The Botswana HSI was acquired over the Okavango Delta, Botswana (Lat-Long coordinates of scene centre: 19°33′33″S, 23°07′37″E), by the Hyperion sensor onboard the EO-1 satellite (within the same spectral range than AVIRIS), with a ground resolution of 30 m. It has

1476 \times 256

pixels and 145 bands (from 242 original bands) after water absorption bands removal. The ground truth map includes 14 classes (Water, Hippo grass, Floodplain Grasses 1, Floodplain Grasses 2, Reeds, Riparian, Firescar 2, Island interior, Acacia woodlands, Acacia shrublands, Acacia grasslands, Short mopane, Mixed mopane, Exposed soils).

The Massey University scene [53] was captured in Palmerston North, New Zealand (Lat-Long coordinates of scene centre: 40°23′17″S, 175°37′07″E), with an airborne AisaFENIX hyperspectral sensor covering visible to short-wave infrared (380 to 2500 nm). It has 339 bands (after removal of water absorption and noisy bands) and 9564 pixels with corresponding ground truth. The latter contains a total of 23 different land-cover classes, which includes nine different types of roof tops, five vegetation types, water, soil, and two different shadows.

The characteristics of these five data sets are summarised in Table 3 and their colour composite are shown in Figure 4.

The data was pre-processed to remove noisy spectral bands, burnt pixels and inconsistent ground truth data (see [4]). Furthermore, the number of pixels was capped to 10,000 per scene, mostly due to the memory complexity incurred by the computation of the similarity matrix. For each data-set with more than 10,000 pixels, we performed 20 random selections (Note that the same proportion of each class was kept after subsampling.) of 10,000 points and computed the average results.

5.3. Criteria

The criteria used to validate the proposed approach and compare it to other state-of-the-art methods are as follows:

Overall Accuracy (OA) (see Table 4) is the average number of pixels that are correctly classified. It is calculated as the sum of diagonal elements of the confusion matrix divided by the total number of pixels. Here, the confusion matrix is obtained owing to the Hungarian (Munkres) algorithm [54].
Purity [51] (see Table 5) measures the tendency of clusters to contain a single class.
Normalised Mutual Information (NMI) (see Table 6) measures the probabilistic resemblance between cluster and class labels.
The average difference between the number of classes and the number of clusters (see Table 7).

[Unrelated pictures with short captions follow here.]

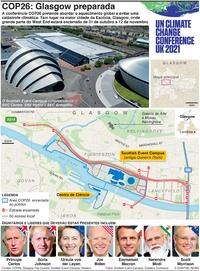CLIMA: COP26 –Restrições de segurança em Glasgow infographic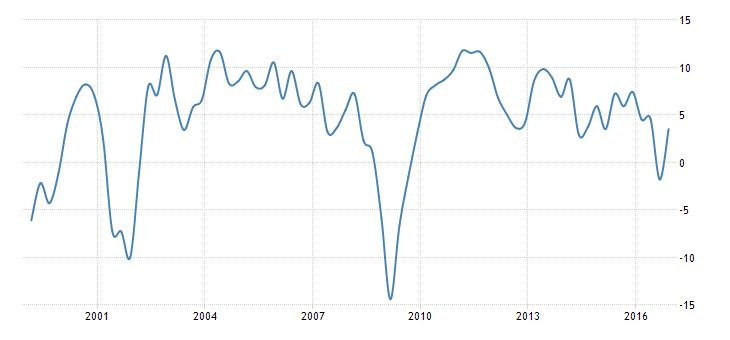 Türkiye'nin büyüme performansı Grafik: Tradingeconomics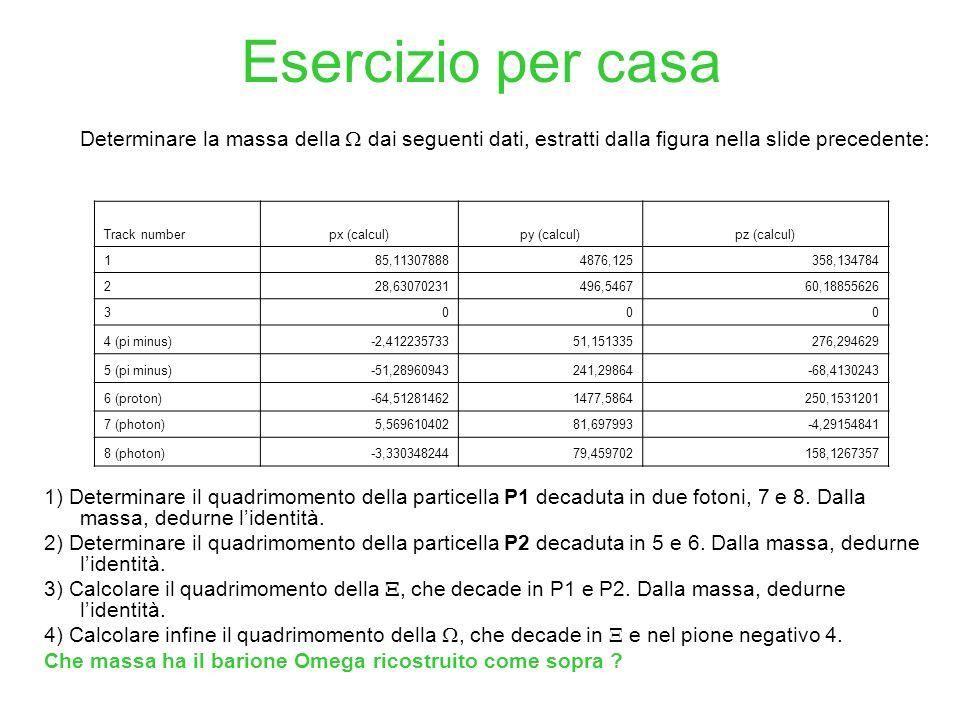 Esercizio per casa Determinare la massa della W dai seguenti dati, estratti dalla figura nella slide precedente:
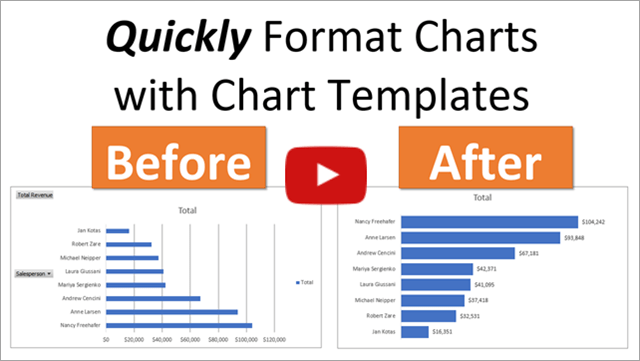 Chart Templates Video Thumb 640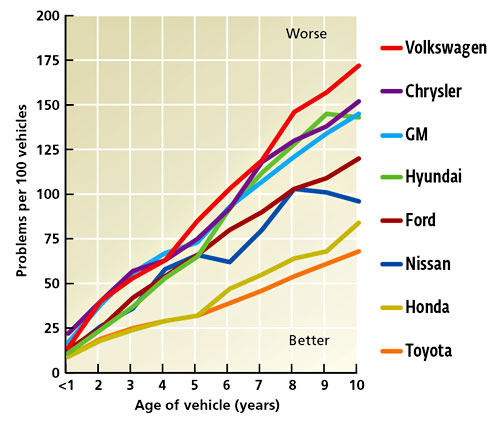 CarBlogger.gr: Car Brands For Long Term Reliability
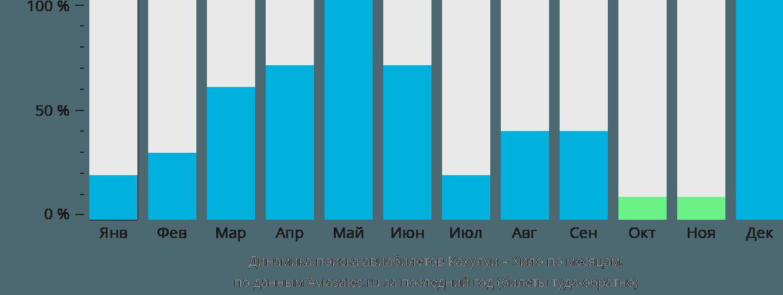 Динамика поиска авиабилетов из Кахулуи в Хило по месяцам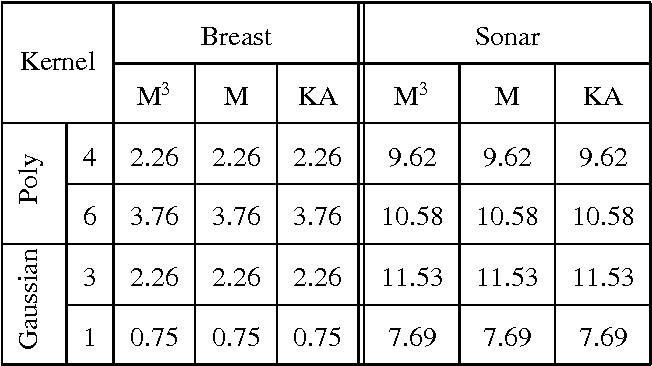 Figure 1 for Multiplicative updates For Non-Negative Kernel SVM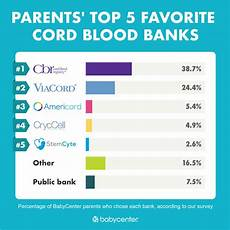 Cord Blood Comparison Chart Cord Blood Banking Reviews Babycenter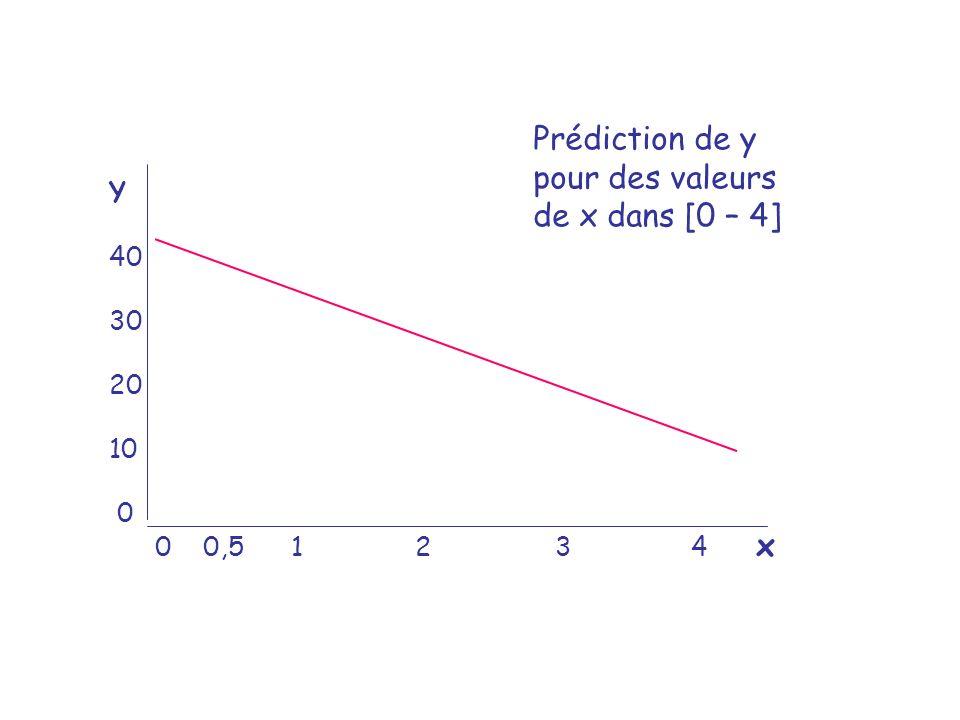 Prédiction de y pour des valeurs de x dans [0 – 4] Y 40 30 20 10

In terms of computational cost, we found that it takes about 2 min to cluster 10,000 points with MBC with a Matlab implementation (hardware: x64-based Intel Core i7-8750H CPU @ 2.20GHz, 32GB of RAM), mostly spent on the creation of graph

G

from the data.

5.4. Results

From these results, we make the following observations:

K-MBC significantly outperforms FCM, FDPC and GWENN on all data-sets except Botswana in terms of OA and NMI. It also yields the best pixel purity on all data-sets except Massey University, where it is surpassed only by GWENN by 0.08.
The clustering maps in Figure 5 confirm that our approach performs particularly well at creating clusters of high purity.
Although it is expected that MBC would give the best overall results when applied to the core set $Γ_{50}$ , or when the number of clusters is known, this does not appear as obvious from our results. However, we note that MBC tends to find too few clusters in the data (especially on the Botswana data-set, where it misses six classes of pixels).
FINCH and LPC generally perform poorly overall and especially in terms of number of clusters. They each tend to detect too many clusters on all data-sets. Interestingly, they also yield poor pixel purity values. Usually, high purity is expected when the number of clusters is high. The fact that we observe the contrary indicates that these two methods are really not well suited to deal with raw hyperspectral data.
On the core-set $Γ_{50}$ , MBC performs very well and even finds the right number of clusters in the Pavia University and Salinas scenes. It over-estimates this number by one on the Massey University scene and under-estimate by two on the KSC scene.
The Botswana scene seems to the most challenging for the proposed methods. The only case where the MBC clustering surpasses the benchmark with this scene is in terms of pixel purity. We noted that this particular scene contains classes of pixels that are among the least pure in the benchmark, with strong variations in reflectance spectra within classes. We hypothesise that this is the main reason for our method under-performing on this scene. On the other hand, it is well known that clustering is generally an ill-posed problem and that different applications may require different types of clustering approaches. Clearly, in this case, FDPC performs better, but it should be noted that it was tuned manually, unlike MBC.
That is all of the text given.